Genus of molluscs (fossil)

Fagesia is a small, subglobular ammonite (suborder Ammonitina) belonging to the vascoceratid family of the Acanthocerataceae that lived during the Turonian stage of the Late Cretaceous, 92–88 Ma ago.

The shell of Fagesia is about 9.5 cm (3.47 in) in diameter, typically with blunt umbilical tubercles from which spring 2 or three ribs each, but which are lost in the late growth stage.

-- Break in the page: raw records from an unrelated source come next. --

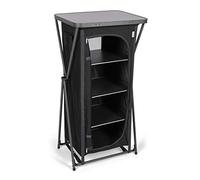 Kampa Grace Placard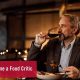 Steps: How Can I Become a Food Critic Today? Career Guide | World’s Most Delicious Foods: Must-Try Dishes from Every Country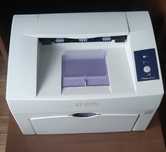 Принтер XEROX Phaser 3117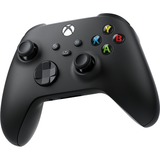 Microsoft Xbox Series S game console Zwart, 1 TB
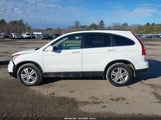 Honda Cr-V Ex-L JHLRE4H7XBC024148 снимка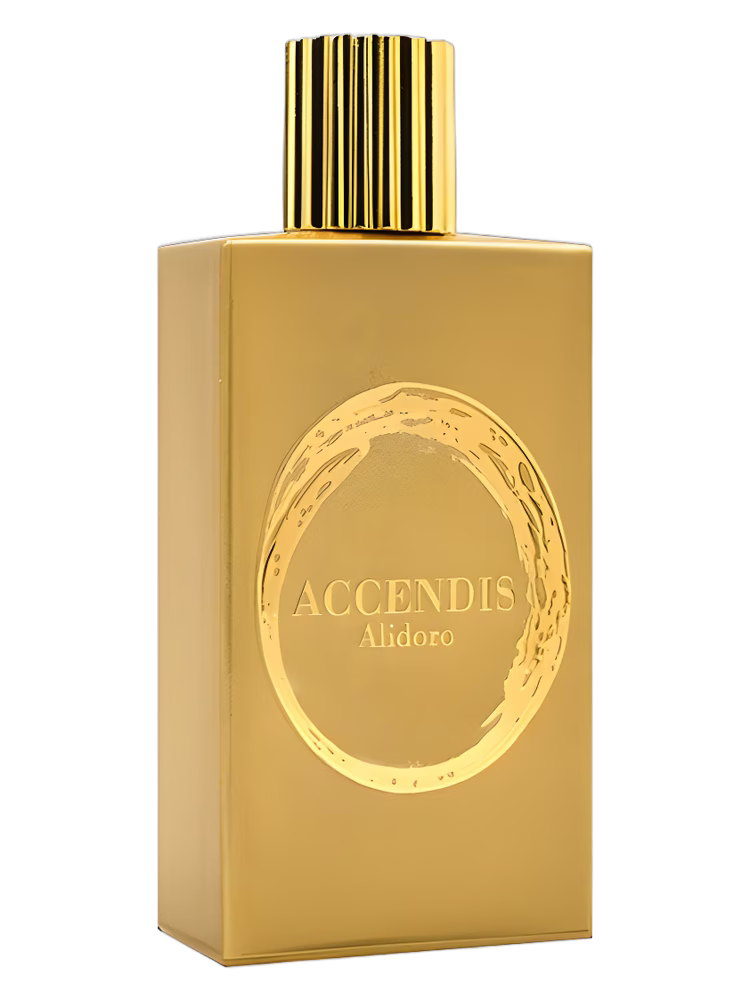 Accendis Alidoro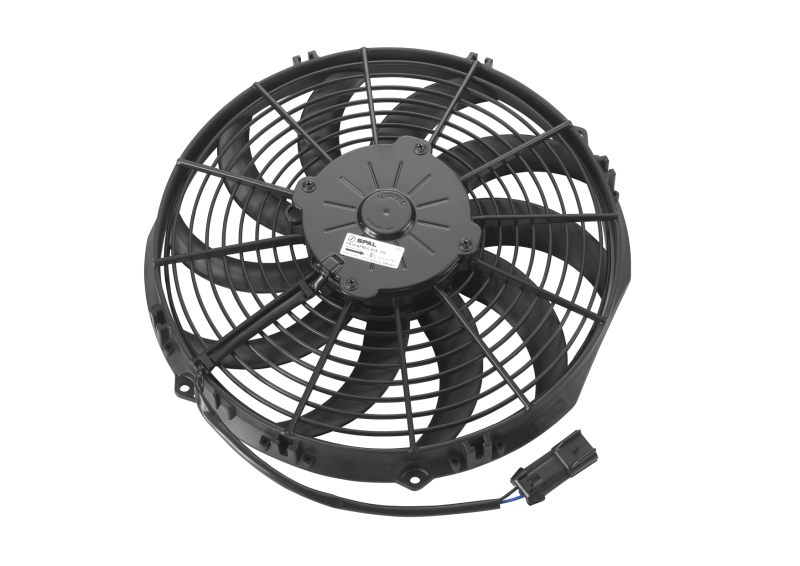 62080169ALuefter 12V D305 2190m3h VA10-AP50/C-61S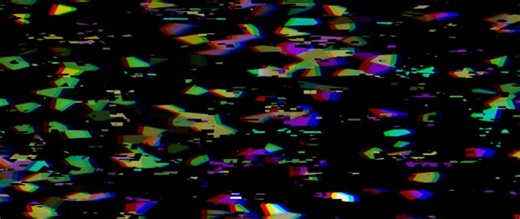 Grain Texture Videos: Download 4,418+ Free 4K & HD Stock Footage Clips - Pixabay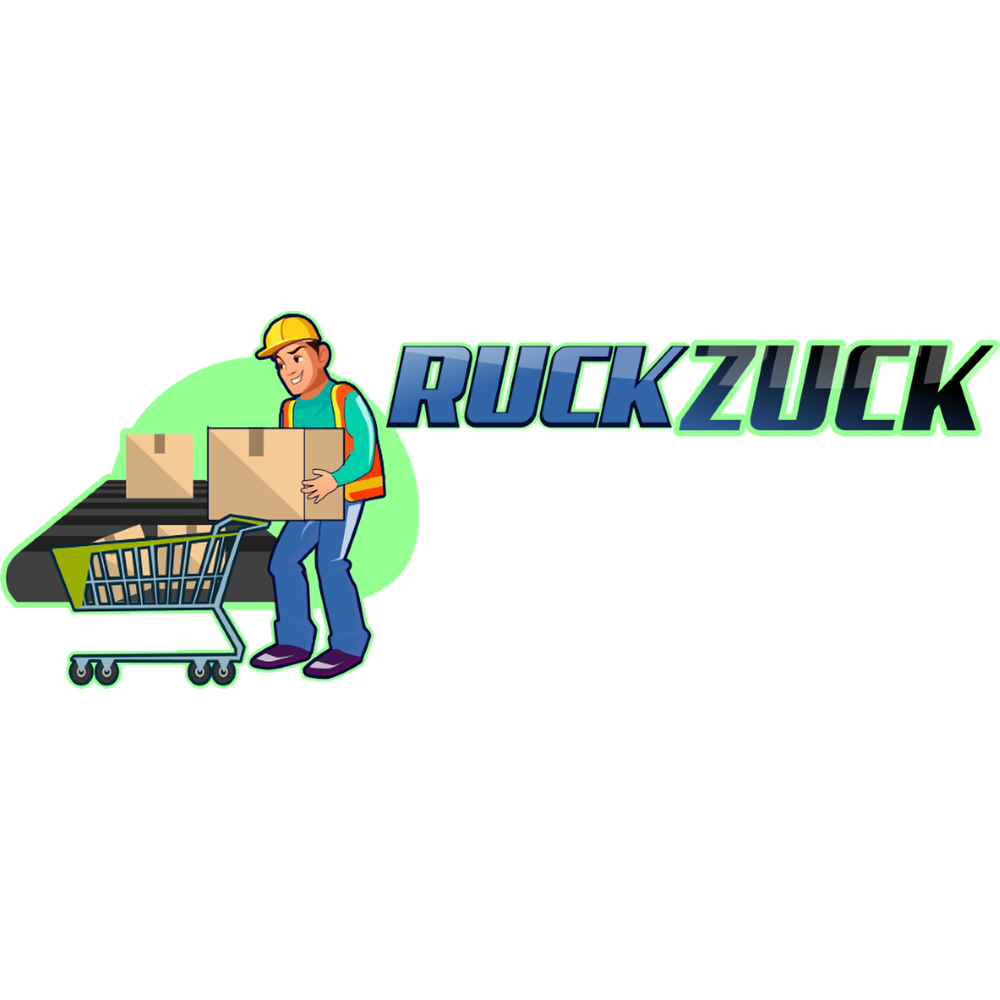 RuckZuck logo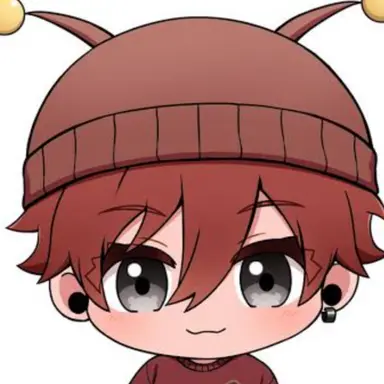 Profile image of ゴッキー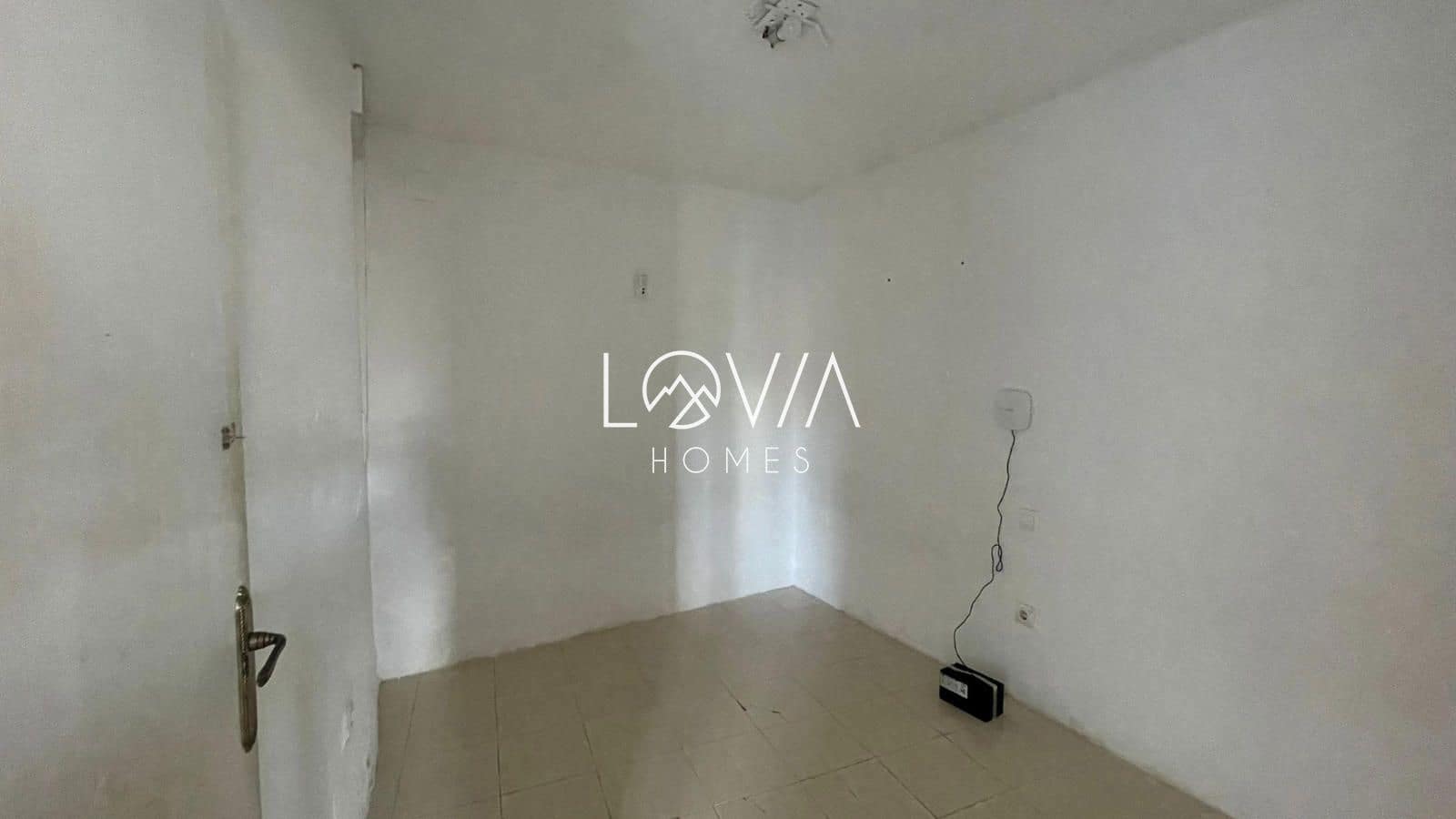 2 quarto Apartamento para venda em Pelayos de la Presa - 80 000 € (Ref: 9816506)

The suture is ammonitic with long spikey lobes and saddles with rounded subelements.

== Species ==
- †Fagesia catinus Mantell 1822 - Loma Gorda Formation, Colombia
- †Fagesia fleuryi Pervinquière 1907
- †Fagesia peroni Pervinquière 1907
- †Fagesia pervinquieri Bose 1920
- †Fagesia rudra Stoliczka 1865
- †Fagesia spheroidalis Pervinquière 1907
- †Fagesia superstes Kossmat 1897
- †Fagesia tevesthensis Peron 1896

== Distribution ==
Fossils of Fagesia have been found in Brazil, Colombia (El Colegio, Cundinamarca, La Frontera (Cundinamarca, Huila and Boyacá), and Loma Gorda Formations, Aipe, Huila), Egypt, France, Mexico, Morocco, Nigeria, Oman, Romania, the Russian Federation, Tunisia, United States (Arizona, California, Colorado, New Mexico, Texas), and Venezuela.